Vietnam wants Laos to carefully study impacts of mega dam on
Mekong
Vietnam Thursday
called on Laos to continue
to study the likely environmental impacts of the controversial Xayaburi dam
on the Mekong River to perfect its design.
Ministry of
Foreign Affairs spokesperson Luong Thanh Nghi said at a regular press
briefing in Hanoi that Laos had
decided to go ahead with the US$3.5-billion dam "after adjusting the
project design to mitigate the impact on the downstream."

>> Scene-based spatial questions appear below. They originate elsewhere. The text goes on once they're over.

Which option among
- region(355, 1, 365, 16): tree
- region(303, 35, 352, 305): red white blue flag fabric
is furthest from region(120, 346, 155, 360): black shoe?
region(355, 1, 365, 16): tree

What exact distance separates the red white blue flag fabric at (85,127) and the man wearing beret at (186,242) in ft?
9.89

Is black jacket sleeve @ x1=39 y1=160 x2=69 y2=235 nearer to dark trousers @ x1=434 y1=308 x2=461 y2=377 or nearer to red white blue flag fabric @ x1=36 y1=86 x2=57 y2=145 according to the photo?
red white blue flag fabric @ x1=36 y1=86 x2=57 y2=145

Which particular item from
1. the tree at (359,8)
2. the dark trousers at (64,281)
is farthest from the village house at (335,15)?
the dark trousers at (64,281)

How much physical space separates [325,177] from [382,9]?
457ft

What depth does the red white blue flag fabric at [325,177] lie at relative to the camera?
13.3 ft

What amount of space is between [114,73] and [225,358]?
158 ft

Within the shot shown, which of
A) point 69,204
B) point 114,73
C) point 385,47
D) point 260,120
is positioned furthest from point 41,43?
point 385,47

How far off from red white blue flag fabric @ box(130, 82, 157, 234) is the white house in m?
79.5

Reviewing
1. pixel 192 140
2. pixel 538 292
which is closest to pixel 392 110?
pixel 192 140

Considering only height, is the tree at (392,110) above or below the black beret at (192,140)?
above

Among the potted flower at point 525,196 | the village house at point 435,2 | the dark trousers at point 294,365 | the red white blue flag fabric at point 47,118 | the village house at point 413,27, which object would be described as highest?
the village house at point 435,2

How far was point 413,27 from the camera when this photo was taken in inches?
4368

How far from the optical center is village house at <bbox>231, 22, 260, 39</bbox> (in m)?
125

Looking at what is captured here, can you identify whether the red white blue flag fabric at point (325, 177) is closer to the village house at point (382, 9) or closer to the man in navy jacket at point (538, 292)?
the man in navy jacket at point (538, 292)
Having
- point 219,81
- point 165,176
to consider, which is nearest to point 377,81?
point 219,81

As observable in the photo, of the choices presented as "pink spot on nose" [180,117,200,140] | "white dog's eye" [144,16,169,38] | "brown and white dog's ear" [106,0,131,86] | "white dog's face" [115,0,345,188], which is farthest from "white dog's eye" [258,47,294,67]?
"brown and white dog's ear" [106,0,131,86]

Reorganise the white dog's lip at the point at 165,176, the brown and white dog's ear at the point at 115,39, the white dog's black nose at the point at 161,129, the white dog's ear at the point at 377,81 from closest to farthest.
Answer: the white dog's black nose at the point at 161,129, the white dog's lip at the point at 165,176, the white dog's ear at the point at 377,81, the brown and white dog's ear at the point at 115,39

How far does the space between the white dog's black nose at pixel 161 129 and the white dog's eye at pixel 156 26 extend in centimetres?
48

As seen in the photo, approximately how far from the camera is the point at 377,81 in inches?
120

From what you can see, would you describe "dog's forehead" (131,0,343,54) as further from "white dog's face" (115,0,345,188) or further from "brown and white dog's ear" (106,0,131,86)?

He said Vietnam wants Laos
to work with Vietnam, Cambodia, and Thailand
for a careful and comprehensive research into the cumulative impacts on the
environment, economy, and society that all dams expected to be built on the
mainstream of Mekong would have.
In its discussions
with Laos and the
International Mekong River Commission's member countries, Vietnam has repeatedly expressed its viewpoint
of taking the general management and sustainable development of the river
into consideration while building hydropower works on the Mekong.
News agency AP
quoted Laotian officials as saying this week that construction of the Xayaburi
dam would ahead, and reported that they took several journalists and
diplomats to the site of the proposed dam on Southeast
Asia's mightiest river. Construction of approach roads and
buildings has already begun.
Vietnam and Cambodia last year proposed a 10-year
moratorium on any dams on the Mekong. They
expressed concern that the dam would kill fish and affect the livelihoods of
millions of people living along river.